# MATERIAL FOR THIS TASK start
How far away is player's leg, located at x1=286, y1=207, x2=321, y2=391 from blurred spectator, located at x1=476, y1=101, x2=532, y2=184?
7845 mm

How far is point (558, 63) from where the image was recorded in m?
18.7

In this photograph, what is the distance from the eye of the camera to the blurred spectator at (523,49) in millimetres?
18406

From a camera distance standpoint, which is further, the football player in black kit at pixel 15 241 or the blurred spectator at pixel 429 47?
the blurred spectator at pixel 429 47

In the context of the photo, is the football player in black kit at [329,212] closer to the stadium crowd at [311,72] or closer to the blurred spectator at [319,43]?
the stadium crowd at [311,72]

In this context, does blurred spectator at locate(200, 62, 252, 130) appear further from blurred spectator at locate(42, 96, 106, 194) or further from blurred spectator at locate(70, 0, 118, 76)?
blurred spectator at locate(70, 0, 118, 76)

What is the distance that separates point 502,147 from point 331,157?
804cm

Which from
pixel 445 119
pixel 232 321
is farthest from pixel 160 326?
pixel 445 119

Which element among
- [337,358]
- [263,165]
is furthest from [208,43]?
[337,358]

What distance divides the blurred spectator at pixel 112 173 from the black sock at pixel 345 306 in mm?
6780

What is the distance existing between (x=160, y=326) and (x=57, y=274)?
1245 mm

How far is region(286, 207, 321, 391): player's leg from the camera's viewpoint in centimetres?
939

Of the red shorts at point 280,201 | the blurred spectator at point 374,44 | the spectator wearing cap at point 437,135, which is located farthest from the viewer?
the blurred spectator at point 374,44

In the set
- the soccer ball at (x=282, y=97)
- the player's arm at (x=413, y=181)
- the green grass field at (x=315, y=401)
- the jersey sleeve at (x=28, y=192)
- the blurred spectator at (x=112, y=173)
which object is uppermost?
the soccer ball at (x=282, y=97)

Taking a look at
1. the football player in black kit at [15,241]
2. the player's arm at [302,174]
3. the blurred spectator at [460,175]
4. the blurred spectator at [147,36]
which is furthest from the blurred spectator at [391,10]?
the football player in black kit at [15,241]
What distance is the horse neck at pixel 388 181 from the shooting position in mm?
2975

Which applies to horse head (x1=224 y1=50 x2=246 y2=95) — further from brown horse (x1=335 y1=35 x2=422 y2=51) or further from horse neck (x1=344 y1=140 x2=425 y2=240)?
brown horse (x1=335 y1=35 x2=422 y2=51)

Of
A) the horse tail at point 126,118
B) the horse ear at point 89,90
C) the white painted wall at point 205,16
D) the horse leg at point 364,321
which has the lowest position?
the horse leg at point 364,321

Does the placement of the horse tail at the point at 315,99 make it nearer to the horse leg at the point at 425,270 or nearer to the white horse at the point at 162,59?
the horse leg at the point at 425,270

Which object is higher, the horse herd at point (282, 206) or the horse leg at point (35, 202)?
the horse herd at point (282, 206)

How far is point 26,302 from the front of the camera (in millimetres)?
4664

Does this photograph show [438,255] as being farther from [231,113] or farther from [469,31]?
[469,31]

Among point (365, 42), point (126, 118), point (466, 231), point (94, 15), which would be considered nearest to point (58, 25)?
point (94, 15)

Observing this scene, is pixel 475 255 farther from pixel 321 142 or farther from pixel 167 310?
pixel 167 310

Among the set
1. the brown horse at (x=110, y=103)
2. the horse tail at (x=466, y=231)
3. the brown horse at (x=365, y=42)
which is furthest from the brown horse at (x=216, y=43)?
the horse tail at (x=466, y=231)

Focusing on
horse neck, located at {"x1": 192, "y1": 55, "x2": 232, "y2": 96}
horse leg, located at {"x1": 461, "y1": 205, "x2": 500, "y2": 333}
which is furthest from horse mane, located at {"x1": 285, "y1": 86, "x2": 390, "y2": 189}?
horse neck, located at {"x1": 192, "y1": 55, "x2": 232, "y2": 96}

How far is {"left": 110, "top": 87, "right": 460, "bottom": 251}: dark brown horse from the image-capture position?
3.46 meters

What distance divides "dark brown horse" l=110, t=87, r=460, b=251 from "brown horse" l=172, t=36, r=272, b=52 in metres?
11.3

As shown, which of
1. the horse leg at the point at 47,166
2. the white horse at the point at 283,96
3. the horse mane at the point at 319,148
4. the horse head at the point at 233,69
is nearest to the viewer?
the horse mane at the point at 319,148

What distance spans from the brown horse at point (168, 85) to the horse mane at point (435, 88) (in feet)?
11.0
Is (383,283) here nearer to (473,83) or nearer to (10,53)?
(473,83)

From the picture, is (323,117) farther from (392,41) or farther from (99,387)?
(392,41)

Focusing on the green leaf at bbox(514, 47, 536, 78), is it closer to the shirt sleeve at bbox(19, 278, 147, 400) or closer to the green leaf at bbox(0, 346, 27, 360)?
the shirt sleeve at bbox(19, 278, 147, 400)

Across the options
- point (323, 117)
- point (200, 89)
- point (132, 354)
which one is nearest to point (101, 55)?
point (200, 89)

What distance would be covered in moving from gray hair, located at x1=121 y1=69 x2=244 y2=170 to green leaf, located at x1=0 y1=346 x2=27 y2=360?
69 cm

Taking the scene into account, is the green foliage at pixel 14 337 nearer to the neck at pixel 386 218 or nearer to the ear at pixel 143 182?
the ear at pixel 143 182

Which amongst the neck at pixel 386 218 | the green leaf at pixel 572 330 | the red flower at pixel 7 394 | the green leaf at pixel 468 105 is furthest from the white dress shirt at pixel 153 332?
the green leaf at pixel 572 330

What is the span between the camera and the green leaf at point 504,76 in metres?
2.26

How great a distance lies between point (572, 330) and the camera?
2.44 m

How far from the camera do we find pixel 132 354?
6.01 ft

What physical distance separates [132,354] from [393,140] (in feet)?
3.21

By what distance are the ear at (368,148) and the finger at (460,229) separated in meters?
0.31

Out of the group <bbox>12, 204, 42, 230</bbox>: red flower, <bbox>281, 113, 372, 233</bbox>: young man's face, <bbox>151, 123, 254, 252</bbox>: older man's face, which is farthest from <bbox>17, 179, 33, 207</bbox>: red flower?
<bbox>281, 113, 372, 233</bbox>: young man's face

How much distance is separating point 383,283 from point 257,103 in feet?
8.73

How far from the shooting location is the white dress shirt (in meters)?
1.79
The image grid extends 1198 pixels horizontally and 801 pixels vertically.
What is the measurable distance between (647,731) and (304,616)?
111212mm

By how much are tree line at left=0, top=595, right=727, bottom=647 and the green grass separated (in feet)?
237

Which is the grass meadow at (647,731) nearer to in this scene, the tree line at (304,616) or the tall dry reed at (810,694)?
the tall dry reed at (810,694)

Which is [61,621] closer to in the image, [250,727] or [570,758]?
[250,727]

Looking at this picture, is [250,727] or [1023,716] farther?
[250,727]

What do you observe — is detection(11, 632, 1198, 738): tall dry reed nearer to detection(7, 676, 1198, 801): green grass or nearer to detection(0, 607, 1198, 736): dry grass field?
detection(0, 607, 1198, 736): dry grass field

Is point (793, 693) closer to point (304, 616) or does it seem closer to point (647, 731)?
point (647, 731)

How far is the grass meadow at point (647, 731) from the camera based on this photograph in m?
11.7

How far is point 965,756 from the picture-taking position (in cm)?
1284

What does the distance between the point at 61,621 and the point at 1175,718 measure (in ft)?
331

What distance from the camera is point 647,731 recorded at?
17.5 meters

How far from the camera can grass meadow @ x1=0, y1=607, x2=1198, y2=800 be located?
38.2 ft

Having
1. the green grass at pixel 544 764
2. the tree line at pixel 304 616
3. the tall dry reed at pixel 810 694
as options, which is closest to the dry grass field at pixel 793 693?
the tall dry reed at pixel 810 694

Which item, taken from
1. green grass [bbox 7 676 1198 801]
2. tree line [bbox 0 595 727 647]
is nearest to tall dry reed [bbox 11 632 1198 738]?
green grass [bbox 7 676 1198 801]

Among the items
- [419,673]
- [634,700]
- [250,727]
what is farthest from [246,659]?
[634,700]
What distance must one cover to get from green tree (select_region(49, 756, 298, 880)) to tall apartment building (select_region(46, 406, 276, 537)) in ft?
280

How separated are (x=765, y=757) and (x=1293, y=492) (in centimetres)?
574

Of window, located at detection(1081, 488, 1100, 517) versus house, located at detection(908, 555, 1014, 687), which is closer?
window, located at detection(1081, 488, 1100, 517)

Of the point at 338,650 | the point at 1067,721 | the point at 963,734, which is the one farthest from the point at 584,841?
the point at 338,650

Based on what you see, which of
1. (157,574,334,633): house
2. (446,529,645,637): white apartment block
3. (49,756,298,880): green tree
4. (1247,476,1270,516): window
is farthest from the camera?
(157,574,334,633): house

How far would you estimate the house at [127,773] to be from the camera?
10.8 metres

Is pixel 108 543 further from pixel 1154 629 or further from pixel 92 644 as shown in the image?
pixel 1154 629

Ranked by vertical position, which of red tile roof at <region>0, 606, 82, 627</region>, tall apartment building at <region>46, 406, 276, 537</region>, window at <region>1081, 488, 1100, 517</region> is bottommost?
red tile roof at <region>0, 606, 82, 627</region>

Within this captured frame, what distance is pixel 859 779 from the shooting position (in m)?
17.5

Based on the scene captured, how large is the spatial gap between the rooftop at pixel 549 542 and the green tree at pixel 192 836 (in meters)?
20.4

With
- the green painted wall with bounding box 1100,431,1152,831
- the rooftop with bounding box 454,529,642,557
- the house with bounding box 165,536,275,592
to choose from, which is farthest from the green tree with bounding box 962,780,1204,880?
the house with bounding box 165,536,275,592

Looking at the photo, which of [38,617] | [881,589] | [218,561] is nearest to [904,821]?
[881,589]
# MATERIAL FOR THIS TASK end
**GOAL OF THE EXERCISE:** Output every line from the one containing "Ranked by vertical" down to the last line above, both ends included, as a numbered list without blank lines.

**EXERCISE SOLUTION:**
1. Ranked by vertical position, which of red tile roof at <region>0, 606, 82, 627</region>, tall apartment building at <region>46, 406, 276, 537</region>, window at <region>1081, 488, 1100, 517</region> is bottommost?
2. red tile roof at <region>0, 606, 82, 627</region>
3. Within this captured frame, what distance is pixel 859 779 from the shooting position (in m)?
4. 17.5
5. Based on the scene captured, how large is the spatial gap between the rooftop at pixel 549 542 and the green tree at pixel 192 836 (in meters)?
6. 20.4
7. With
8. - the green painted wall with bounding box 1100,431,1152,831
9. - the rooftop with bounding box 454,529,642,557
10. - the house with bounding box 165,536,275,592
11. to choose from, which is farthest from the green tree with bounding box 962,780,1204,880?
12. the house with bounding box 165,536,275,592
13. Looking at the photo, which of [38,617] | [881,589] | [218,561] is nearest to [904,821]?
14. [881,589]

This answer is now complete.